Chi conosce Genova sa che le alture che contornano questo strategico golfo dell’alto Tirreno sono punteggiate da un sistema di fortificazioni militari, costruite in diverse epoche, che ha segnato gli eventi della storia della città: sedici forti principali e ottantacinque bastioni distribuiti lungo diciannove chilometri. I forti, inizialmente edificati dalla Repubblica a difesa del territorio, vennero riconsiderati, manotenuti ed utilizzati in epoca napoleonica, poi durante il Risorgimento e sino alla Prima e alla Seconda guerra mondiale.
Tra gli altri, il forte San Martino fu realizzato a partire dal 1820 dal governo sabaudo e terminato nel 1832, a difesa delle allora municipalità autonome di Albaro e San Martino, in quello che è oggi un quartiere del levante cittadino. Presto circondato dall’espansione urbanistica, stante la sua posizione favorevole per la difesa di attacchi dal cielo e dal mare venne comunque impiegato per ospitare nel tempo postazioni di artiglieria ed una batteria contraerea.

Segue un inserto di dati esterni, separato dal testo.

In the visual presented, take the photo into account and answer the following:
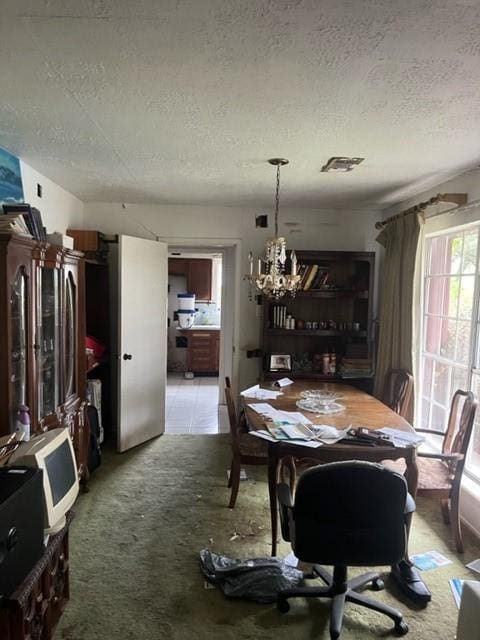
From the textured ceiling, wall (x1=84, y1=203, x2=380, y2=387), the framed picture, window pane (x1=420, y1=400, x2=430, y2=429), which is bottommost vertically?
window pane (x1=420, y1=400, x2=430, y2=429)

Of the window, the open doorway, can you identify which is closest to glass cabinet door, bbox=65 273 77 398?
the window

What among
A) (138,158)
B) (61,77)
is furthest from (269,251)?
(61,77)

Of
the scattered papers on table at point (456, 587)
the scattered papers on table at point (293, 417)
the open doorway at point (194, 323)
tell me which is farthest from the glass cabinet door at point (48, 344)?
the open doorway at point (194, 323)

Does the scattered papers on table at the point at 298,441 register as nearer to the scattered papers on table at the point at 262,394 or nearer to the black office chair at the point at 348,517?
the black office chair at the point at 348,517

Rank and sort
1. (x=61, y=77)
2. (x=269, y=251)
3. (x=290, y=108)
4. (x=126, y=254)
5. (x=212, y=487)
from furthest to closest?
(x=126, y=254) → (x=212, y=487) → (x=269, y=251) → (x=290, y=108) → (x=61, y=77)

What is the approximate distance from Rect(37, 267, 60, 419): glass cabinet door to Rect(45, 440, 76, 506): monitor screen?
1.98ft

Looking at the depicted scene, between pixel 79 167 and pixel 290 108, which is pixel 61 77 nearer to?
pixel 290 108

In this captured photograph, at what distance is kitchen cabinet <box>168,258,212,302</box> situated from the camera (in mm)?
7379

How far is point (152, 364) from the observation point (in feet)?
13.5

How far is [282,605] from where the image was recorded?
2020 millimetres

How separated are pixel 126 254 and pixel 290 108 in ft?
7.26

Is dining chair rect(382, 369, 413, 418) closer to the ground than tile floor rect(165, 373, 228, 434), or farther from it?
farther from it

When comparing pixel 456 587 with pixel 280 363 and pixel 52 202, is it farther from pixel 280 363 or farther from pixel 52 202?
pixel 52 202

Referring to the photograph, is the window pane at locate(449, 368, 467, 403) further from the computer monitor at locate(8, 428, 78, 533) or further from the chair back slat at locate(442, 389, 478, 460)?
the computer monitor at locate(8, 428, 78, 533)
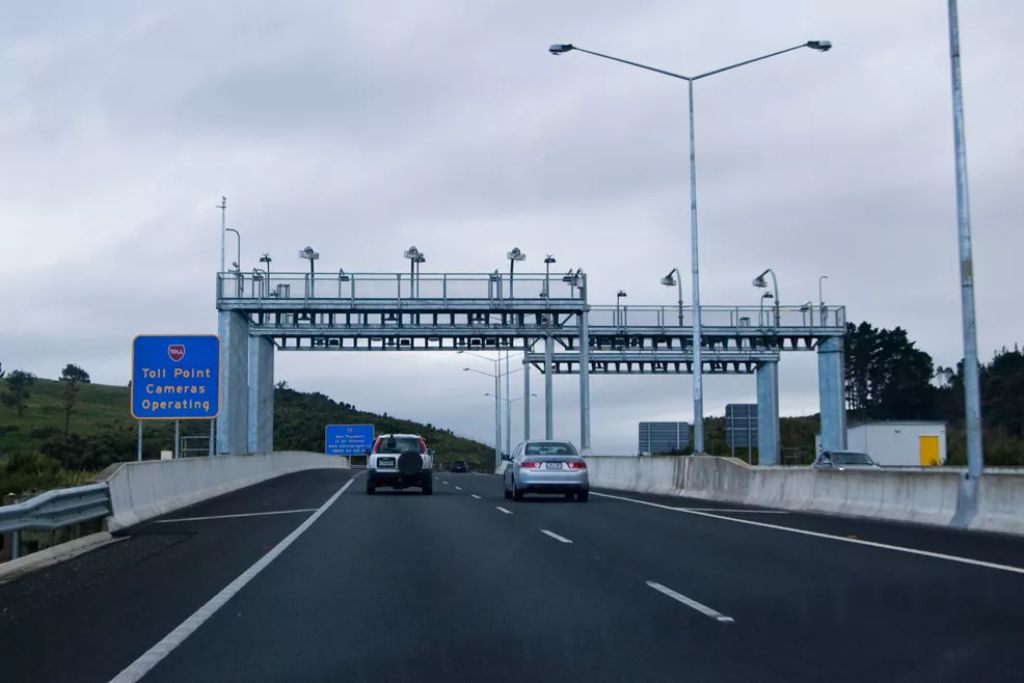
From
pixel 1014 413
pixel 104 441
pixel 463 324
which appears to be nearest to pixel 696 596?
pixel 463 324

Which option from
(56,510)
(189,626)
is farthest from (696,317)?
(189,626)

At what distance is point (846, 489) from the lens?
23.4 metres

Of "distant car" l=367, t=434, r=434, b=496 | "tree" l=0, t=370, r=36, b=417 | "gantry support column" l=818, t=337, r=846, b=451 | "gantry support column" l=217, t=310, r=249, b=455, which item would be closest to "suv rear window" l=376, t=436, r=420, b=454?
"distant car" l=367, t=434, r=434, b=496

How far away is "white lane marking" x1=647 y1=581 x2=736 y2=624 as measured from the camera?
10141mm

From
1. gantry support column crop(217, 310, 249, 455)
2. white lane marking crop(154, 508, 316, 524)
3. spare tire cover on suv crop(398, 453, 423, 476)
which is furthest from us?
gantry support column crop(217, 310, 249, 455)

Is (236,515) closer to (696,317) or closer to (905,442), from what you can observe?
(696,317)

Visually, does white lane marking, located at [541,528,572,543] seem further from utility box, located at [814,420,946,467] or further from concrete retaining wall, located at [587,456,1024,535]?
utility box, located at [814,420,946,467]

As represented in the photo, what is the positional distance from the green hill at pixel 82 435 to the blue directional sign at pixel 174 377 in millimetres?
2320

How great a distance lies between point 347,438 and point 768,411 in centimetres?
4035

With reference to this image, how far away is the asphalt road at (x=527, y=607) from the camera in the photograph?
8258 mm

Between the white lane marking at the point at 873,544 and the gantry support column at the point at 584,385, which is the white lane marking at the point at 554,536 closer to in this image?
the white lane marking at the point at 873,544

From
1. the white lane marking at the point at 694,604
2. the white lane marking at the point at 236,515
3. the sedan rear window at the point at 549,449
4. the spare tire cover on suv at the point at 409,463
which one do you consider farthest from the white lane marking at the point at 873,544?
the spare tire cover on suv at the point at 409,463

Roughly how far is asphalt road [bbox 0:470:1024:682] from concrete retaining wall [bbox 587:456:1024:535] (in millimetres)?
823

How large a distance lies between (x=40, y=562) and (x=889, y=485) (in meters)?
14.5
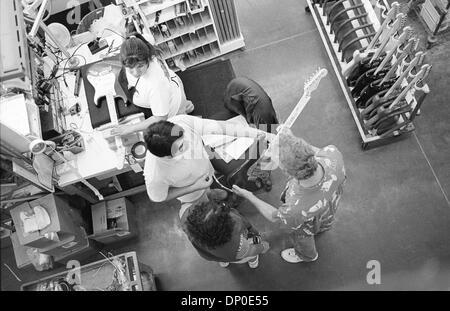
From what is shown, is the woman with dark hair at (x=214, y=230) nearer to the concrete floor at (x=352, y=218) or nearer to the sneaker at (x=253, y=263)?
the sneaker at (x=253, y=263)

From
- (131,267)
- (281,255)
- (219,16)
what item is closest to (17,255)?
(131,267)

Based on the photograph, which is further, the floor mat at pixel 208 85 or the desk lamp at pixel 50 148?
the floor mat at pixel 208 85

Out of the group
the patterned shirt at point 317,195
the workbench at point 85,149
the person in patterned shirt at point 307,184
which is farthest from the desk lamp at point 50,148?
the patterned shirt at point 317,195

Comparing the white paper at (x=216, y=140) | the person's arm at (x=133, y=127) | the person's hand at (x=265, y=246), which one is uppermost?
the person's arm at (x=133, y=127)

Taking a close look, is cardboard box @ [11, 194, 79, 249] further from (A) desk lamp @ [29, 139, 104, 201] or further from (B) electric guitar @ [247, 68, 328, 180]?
(B) electric guitar @ [247, 68, 328, 180]

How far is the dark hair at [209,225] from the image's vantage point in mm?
2553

Il 14 gennaio del 1944, fu invece teatro di un eccidio di partigiani ad opera dei nazifascisti, tuttora vivido nella memoria delle Istituzioni e della cittadinanza e ricordato annualmente, che vide un particolare episodio di apparente insubordinazione di un plotone di carabinieri, che merita di essere ricordato.

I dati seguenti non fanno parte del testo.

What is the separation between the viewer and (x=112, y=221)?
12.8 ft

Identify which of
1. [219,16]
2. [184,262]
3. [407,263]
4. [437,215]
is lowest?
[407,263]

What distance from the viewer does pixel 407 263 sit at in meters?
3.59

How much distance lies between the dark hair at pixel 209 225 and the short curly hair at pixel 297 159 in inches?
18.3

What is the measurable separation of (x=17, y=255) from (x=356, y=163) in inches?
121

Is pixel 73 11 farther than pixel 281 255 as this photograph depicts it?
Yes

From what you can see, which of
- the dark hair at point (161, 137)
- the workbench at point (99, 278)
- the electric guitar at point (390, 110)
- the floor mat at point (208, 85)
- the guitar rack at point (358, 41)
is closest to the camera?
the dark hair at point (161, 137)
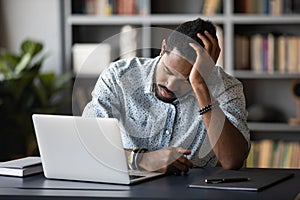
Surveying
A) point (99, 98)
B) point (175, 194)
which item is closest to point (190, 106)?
point (99, 98)

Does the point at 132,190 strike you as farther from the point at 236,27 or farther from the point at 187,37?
the point at 236,27

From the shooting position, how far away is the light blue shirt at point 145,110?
2.26 metres

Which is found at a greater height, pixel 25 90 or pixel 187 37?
pixel 187 37

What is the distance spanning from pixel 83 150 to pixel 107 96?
0.95ft

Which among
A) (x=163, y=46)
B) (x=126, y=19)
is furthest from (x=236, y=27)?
(x=163, y=46)

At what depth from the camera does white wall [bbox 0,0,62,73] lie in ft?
16.7

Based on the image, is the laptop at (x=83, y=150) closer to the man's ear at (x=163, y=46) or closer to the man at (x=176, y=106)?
the man at (x=176, y=106)

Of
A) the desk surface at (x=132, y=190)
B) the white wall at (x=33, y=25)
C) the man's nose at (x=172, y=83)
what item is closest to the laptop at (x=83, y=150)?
the desk surface at (x=132, y=190)

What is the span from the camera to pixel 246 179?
6.77 ft

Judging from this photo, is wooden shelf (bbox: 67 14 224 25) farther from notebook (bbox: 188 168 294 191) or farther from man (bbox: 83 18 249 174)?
notebook (bbox: 188 168 294 191)

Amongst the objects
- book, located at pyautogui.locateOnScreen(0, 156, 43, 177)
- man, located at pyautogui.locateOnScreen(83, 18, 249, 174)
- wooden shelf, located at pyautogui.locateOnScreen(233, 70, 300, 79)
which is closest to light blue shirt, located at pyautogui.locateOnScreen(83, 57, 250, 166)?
man, located at pyautogui.locateOnScreen(83, 18, 249, 174)

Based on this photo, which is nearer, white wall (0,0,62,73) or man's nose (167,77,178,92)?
man's nose (167,77,178,92)

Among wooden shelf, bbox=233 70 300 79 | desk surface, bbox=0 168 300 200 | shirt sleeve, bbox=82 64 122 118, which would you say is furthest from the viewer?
wooden shelf, bbox=233 70 300 79

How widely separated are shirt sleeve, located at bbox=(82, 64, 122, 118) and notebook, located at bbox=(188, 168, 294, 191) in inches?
15.3
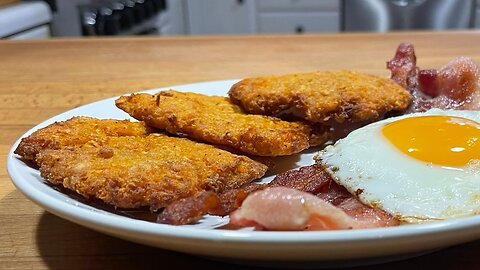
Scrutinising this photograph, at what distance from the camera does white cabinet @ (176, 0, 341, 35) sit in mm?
5352

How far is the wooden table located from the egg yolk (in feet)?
0.57

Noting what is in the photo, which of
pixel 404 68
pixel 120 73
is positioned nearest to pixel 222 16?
pixel 120 73

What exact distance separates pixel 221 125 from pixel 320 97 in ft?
0.82

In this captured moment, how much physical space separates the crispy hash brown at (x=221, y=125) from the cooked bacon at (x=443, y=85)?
0.32m

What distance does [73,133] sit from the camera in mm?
1148

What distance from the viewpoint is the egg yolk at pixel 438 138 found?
3.49ft

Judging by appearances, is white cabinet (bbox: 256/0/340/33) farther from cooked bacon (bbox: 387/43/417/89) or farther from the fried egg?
the fried egg

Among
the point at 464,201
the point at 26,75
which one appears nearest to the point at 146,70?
the point at 26,75

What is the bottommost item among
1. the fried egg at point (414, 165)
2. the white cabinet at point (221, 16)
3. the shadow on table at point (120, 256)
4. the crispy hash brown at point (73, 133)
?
the white cabinet at point (221, 16)

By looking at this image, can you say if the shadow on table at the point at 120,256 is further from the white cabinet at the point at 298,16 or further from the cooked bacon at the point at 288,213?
the white cabinet at the point at 298,16

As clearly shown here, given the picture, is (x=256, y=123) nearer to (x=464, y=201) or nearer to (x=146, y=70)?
(x=464, y=201)

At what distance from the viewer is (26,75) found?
233 cm

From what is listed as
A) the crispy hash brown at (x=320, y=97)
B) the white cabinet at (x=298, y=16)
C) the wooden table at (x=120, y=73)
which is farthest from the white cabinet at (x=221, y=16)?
the crispy hash brown at (x=320, y=97)

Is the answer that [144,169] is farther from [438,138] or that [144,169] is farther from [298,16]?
[298,16]
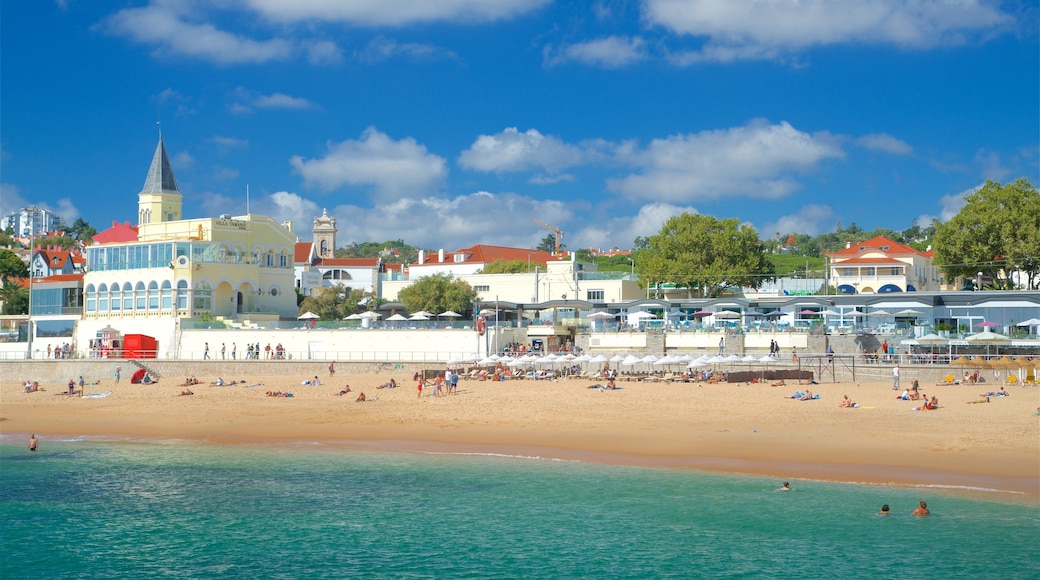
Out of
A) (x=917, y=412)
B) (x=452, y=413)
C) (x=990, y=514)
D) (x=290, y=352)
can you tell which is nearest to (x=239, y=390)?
(x=290, y=352)

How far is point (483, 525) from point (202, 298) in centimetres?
4085

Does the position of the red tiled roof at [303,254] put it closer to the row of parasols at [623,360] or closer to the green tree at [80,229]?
the row of parasols at [623,360]

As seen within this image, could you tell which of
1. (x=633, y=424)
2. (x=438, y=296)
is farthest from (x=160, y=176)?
(x=633, y=424)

Il tenente Giuseppe Avezzano Comes, originario di Monopoli – in provincia di Bari –, ove era nato il 24 marzo 1915, nel settembre 1943 si trovava sbandato con i suoi carabinieri nei Balcani, dopo che nella confusione sorta dall’armistizio firmato a Cassibile, le disposizioni provenienti dall’Alto Comando avevano ricalcato il discorso alla nazione proveniente via radio dal Generale Badoglio: “ogni atto di ostilità contro le forze anglo-americane deve cessare da parte delle forze italiane in ogni luogo. Esse però reagiranno ad eventuali attacchi da qualsiasi altra provenienza”. Gli ex alleati tedeschi assunsero da subito una postura ostile, e Avezzano per sottrarsi ad una possibile cattura solo nel dicembre successivo, dopo un lungo viaggio per terra e mare, era riuscito a raggiungere Genova, per presentarsi ai superiori presso quel Comando Legione e porsi a disposizione là dove era stato in forza prima dell’invio in teatro oltremare. Qui fu posto al comando di un nucleo di carabinieri come lui rientrati dall’estero e da altre parti d’Italia, addetti a compiti di ordine e sicurezza pubblica, con particolare riferimento a gallerie e rifugi antiaerei e soccorso ai sinistrati dopo le incursioni aeree e navali che continuavano a martoriare il capoluogo ligure.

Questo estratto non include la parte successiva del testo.